AIDS in Asia-Pacific a 'Silent Tsunami'
Posted on: Saturday, 2 July 2005, 06:00 CDT
KOBE, Japan -- The Asia-Pacific faces a "silent tsunami" as HIV/AIDS rates surge in a region home to more than half the world's population, a U.N. official said Saturday.
In 2004 the region posted the world's second-highest infection rates after sub-Saharan Africa, although the overall percentage of the population infected remains relatively low compared to some African countries, said JVR Prasada Rao, regional director of the UNAIDS support team for Asia and the Pacific.
"The virus doesn't kill hundreds of thousands at a thunderous stroke, and it doesn't provide vivid television pictures," he said during the Seventh International Congress on AIDS in Asia and the Pacific in Kobe, Japan. "Rather, it is a silent tsunami."
Rao said Asia is at a crossroads and must act now or face an explosion of new cases that will quickly move beyond groups usually considered vulnerable, such as sex workers and injecting drug users, and into the general population.
In the mid-1980s, while the United States and Europe grappled with raging epidemics, the percentage of people infected in Asia was undetectable.
In the 1990s, Thailand and Cambodia were Asia's only two countries experiencing major problems. But by 2004, the numbers in some Asian countries rivaled those in sub-Saharan Africa.
Rao stressed that it's not too late, and that strong national leadership and more funding can turn the epidemic around. However, he said, "If national responses remain as they are today, we're all in deep trouble."
"We know what to do," he said. "We are just not doing enough of it."

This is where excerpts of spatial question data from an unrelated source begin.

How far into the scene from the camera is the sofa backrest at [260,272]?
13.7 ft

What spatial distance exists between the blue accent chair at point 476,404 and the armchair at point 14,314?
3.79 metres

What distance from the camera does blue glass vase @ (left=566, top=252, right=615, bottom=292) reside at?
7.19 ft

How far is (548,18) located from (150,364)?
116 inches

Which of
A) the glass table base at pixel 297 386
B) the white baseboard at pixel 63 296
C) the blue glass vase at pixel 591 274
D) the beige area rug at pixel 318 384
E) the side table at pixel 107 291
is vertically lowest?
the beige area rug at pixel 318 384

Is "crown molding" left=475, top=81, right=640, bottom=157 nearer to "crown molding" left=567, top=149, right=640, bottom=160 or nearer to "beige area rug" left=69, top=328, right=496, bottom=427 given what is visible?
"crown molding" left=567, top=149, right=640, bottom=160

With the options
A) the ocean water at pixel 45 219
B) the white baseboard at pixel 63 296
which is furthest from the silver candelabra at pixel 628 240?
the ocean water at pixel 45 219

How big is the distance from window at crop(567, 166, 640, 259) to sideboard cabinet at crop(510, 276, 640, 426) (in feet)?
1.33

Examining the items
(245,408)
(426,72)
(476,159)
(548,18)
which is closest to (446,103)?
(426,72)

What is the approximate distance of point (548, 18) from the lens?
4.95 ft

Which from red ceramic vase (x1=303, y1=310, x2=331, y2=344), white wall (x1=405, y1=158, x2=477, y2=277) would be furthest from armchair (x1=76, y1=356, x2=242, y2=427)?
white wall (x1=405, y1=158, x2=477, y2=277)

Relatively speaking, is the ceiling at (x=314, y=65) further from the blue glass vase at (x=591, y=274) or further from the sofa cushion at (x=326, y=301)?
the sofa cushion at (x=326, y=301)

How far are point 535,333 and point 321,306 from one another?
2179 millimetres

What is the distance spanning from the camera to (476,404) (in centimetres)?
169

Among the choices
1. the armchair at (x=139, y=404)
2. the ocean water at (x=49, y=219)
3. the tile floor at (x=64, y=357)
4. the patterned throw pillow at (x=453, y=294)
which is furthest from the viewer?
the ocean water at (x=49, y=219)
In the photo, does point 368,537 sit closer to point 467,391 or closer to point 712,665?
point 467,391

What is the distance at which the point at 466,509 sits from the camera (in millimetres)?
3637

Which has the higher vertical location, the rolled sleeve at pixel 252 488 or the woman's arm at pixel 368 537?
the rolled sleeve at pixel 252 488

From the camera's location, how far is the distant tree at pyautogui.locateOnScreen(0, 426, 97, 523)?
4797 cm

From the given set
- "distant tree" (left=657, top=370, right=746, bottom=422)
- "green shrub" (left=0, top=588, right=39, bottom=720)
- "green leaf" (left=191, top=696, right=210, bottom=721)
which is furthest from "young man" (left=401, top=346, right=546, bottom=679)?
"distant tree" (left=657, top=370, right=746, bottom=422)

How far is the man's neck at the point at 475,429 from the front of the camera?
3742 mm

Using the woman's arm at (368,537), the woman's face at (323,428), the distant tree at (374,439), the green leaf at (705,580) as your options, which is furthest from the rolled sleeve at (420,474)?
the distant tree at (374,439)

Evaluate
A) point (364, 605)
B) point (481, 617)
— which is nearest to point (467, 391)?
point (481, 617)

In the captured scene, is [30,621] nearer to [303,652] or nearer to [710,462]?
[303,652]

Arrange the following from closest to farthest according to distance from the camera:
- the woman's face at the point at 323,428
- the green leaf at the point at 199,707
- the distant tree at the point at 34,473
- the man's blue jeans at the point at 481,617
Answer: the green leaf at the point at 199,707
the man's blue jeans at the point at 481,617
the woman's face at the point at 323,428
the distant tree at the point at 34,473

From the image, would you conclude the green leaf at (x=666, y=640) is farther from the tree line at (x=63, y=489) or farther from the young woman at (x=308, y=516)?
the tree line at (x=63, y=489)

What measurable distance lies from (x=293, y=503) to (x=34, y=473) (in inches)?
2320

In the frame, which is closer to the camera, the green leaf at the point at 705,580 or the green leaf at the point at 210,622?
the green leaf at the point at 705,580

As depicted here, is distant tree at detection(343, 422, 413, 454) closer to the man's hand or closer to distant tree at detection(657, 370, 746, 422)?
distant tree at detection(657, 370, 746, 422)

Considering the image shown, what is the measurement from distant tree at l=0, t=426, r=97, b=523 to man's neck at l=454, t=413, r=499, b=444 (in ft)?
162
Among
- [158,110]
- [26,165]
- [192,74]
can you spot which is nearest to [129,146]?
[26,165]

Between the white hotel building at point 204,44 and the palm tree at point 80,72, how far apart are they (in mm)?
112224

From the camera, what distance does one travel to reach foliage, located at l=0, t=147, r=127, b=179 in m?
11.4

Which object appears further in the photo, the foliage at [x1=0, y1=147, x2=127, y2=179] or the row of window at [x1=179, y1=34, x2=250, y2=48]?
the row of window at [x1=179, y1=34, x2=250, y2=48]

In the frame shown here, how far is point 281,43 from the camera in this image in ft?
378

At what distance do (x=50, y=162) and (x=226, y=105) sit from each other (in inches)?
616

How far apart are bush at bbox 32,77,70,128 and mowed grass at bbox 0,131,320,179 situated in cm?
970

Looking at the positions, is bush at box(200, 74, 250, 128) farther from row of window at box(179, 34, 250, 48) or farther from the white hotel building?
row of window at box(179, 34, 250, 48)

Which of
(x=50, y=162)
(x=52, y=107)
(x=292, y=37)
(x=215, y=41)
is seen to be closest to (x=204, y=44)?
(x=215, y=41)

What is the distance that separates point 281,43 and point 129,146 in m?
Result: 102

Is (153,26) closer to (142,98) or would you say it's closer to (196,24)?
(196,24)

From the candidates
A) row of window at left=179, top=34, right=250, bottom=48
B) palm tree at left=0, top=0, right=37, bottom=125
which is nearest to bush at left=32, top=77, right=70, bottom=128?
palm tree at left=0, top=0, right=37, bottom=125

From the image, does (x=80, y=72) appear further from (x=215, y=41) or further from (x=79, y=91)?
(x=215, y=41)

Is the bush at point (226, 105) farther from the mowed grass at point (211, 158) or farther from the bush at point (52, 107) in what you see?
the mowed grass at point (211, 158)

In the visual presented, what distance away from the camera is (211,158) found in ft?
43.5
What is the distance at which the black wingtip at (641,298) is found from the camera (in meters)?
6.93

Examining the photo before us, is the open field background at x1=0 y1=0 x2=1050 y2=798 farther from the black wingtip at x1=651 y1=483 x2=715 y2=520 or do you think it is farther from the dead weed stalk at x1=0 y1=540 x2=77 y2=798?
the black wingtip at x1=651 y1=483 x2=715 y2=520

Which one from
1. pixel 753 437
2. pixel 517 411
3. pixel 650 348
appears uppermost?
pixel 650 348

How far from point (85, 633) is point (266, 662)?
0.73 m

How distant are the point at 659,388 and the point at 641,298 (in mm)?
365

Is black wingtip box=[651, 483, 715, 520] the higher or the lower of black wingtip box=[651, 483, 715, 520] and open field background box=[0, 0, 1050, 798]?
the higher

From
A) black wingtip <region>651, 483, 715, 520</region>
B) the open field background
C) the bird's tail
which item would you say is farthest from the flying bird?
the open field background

He said prevention programs must be expanded to target groups with spiking infection rates. Out of 16 Asian countries, a study found that only 1 percent of men who have sex with men had been reached with HIV/AIDS messages - and only 5 percent of injecting drug users.
Funding must also be increased to $5 billion over the next two years to make a dent in the epidemic, and affordable treatment must be made available to more people, he said.
In India - which has the world's second-highest number of HIV infections after South Africa - only about 5 percent of the 5 million now infected receive treatment. But in neighboring Sri Lanka, free AIDS drugs are provided to all those infected with the virus, said the country's health minister, Nimal Siripala de Silva.
Across the region, the disease is also attacking women, who account for 40 percent of the cases in Asia, said Dr. Shigeru Omi, the World Health Organization's Western Pacific regional director.
And even in places where treatment is available, some people refuse to go for testing or treatment out of fear their HIV status will be disclosed and they will be ostracized by society.
An HIV-positive Japanese woman who asked not to be photographed and gave her name only as "Nancy" told reporters that stigma and discrimination remain huge barriers for people living with the virus - even in some highly developed countries where the latest drugs are readily available.
"We should not just complain about our situation, but take action against stigma and discrimination," she said. "I think Japan must have a lot of things to learn from other countries."
An estimated 8.2 million people had the virus in the Asia-Pacific region last year. About 1.2 million were newly infected in 2004, second only to sub-Saharan Africa.